Fine pédagogue, Zab Maboungou souligne 30 ans de chorégraphies et autant d’années de lutte pour faire reconnaître sa compagnie par le gouvernement québécois.
«Tout ce qui se trouve dans les locaux, nous l’avons fait de nos propres mains», s’exclame fièrement Zab Maboungou en nous accueillant dans ses studios sur le boulevard Saint-Laurent. Pleine de fougue, elle vient tout juste de revenir du Festival Arts Everywhere, à Guelph, en Ontario, où elle a présenté son œuvre Wamunzo.
D’origine congolaise et française, la professeure donne des cours de danse contemporaine africaine dans ce local depuis les années 1980. Sa technique Lokéto, inspirée entre autres des répertoires de l’Afrique centrale, met l’accent sur l’ancrage du bassin et des jambes. «Le haut se déploie sur la force du bas du corps», résume-t-elle. Ouvertes à tous, les leçons s’adressent aux personnes qui cherchent à peaufiner leur mobilité pour s’adonner à la danse, aux arts martiaux ou à tout autre sport.
La chorégraphe d’une vingtaine de pièces a fait de l’inclusion des artistes issus des minorités culturelles son cheval de bataille. «L’art de Nyata Nyata était considéré comme traditionnel, parce que les institutions publiques ne voyaient pas comment je pouvais faire de la danse contemporaine avec des tambours africains.

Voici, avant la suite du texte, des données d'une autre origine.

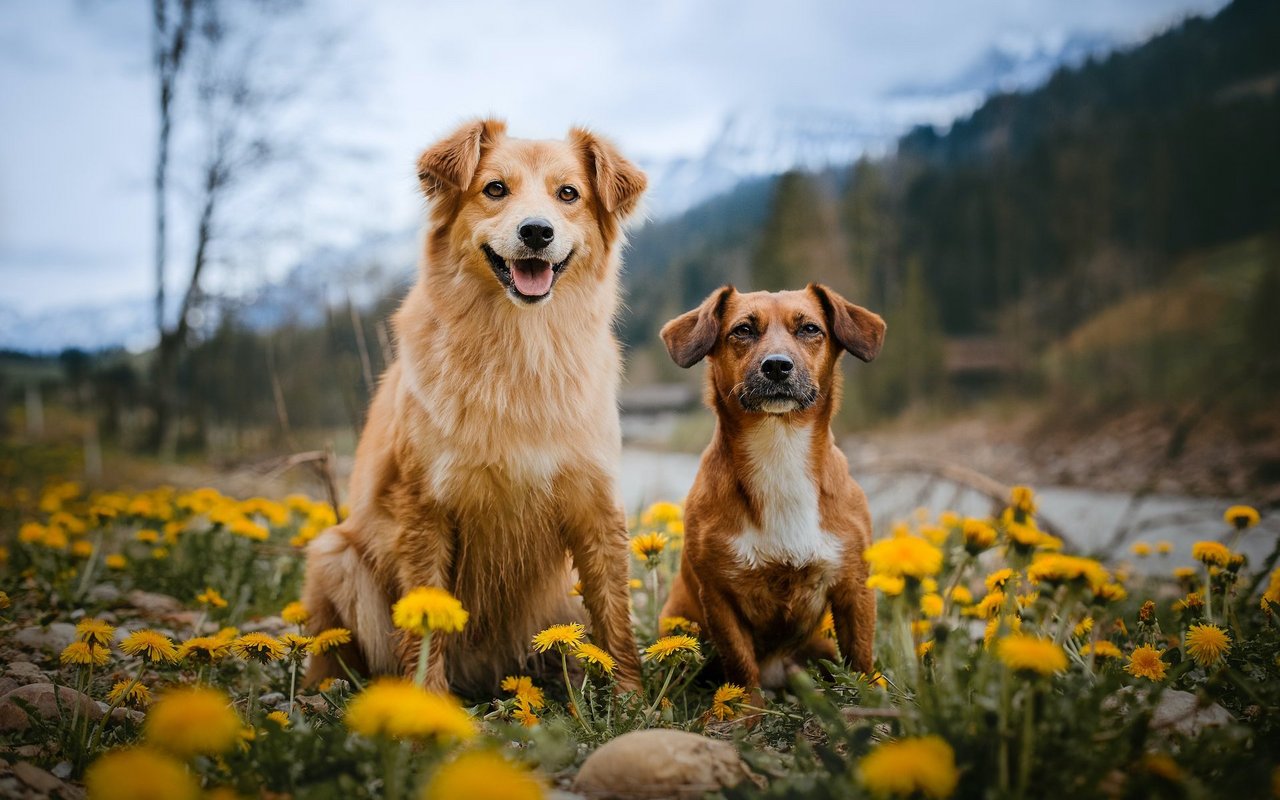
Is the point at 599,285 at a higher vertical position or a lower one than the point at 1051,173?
lower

Il a fallu se battre pour entrer dans les institutions», déclare-t-elle.
«Je ne sais pas comment on peut penser que je suis si exotique, parce que sans l’Afrique, je ne vois pas ce que l’Amérique serait. Le continent s’est bâti sur le travail des Noirs, et la musique moderne, sur la musique africaine. La controverse SLAV/Kanata a soulevé le problème : cette culture est là depuis longtemps, mais demeure totalement ignorée.» –Zab Maboungou, danseuse, chorégraphe et fondatrice de Nyata Nyata.
Ses efforts ont été fructueux. Zab Maboungou est la première chorégraphe et danseuse d’origine africaine à recevoir des bourses des Conseils des arts du Canada et du Québec. De plus, le ministère du Patrimoine canadien finance un programme de formation en danse africaine, l’un des seuls du genre en Amérique du Nord.

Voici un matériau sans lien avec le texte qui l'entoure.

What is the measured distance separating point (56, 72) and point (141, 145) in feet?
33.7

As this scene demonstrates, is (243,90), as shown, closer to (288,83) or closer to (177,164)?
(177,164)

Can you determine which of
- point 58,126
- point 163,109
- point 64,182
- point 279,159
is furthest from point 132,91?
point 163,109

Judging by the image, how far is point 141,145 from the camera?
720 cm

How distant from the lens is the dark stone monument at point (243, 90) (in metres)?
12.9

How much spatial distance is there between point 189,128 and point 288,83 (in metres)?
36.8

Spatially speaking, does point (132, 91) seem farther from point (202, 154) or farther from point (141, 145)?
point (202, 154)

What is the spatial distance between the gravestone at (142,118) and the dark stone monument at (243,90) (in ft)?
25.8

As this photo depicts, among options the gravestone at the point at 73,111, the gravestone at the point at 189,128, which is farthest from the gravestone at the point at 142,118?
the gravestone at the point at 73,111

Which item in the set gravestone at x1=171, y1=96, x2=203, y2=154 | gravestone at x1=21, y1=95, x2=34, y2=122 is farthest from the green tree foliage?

Parents pauvres du spectacle
En 2015, l’artiste est aussi devenue la première lauréate du Prix de la diversité culturelle en danse décerné par le Conseil des arts de Montréal (CAM). Une distinction a toujours, selon elle, une dimension d’exclusion: «C’est de la politique. Ce sont finalement toujours les Québécois blancs qui reconnaissent la diversité, déplore-t-elle. Il faudrait donner le Grand Prix de la danse à un membre d’une minorité culturelle pour montrer une véritable intégration.»
Malgré sa renommée internationale, Nyata Nyata demeure l’une des troupes de danse les moins subventionnées par le Conseil des arts et lettres du Québec (CALQ). D’autres organismes artistiques connaissent les mêmes difficultés avec l’institution.
Selon un communiqué, Teesri Duniya Theatre et Festival Accès Asie ont vu leurs demandes refusées à 100 %, alors que Sinha Danse a vu son financement réduit de 25 % à 50 %. Le Black Theatre Workshop n’a quant à lui pas vu son enveloppe augmenter. Plusieurs des signataires disent ne plus prendre la peine de déposer une candidature à la suite de nombreux refus.
En réponse aux déclarations des artistes, l’organisation a indiqué dans un communiqué que «56 % des organismes identifiés à la diversité ont connu une hausse de leur subvention ou ont obtenu un premier soutien pour accomplir leur mission. Ce ratio est supérieur à celui (44 %) de l’ensemble du bassin d’organismes évalués».
Le CALQ a précédemment publié un plan d’action pour la diversité culturelle qui s’échelonne de 2016 à 2019. Il soutient dans un premier bilan, en novembre dernier, que «16 % des membres des comités et jurys sont maintenant issus de la diversité culturelle».
Zab Maboungou espère que sa compagnie et son désir de transmettre la danse sous toutes les couleurs lui survivra. «Il faut inclure cette éducation dans le développement du Québec, car il n’existe pas de meilleur avancement pour une société que la découverte de différentes façons de se mouvoir, d’être, et d’aimer», estime-t-elle.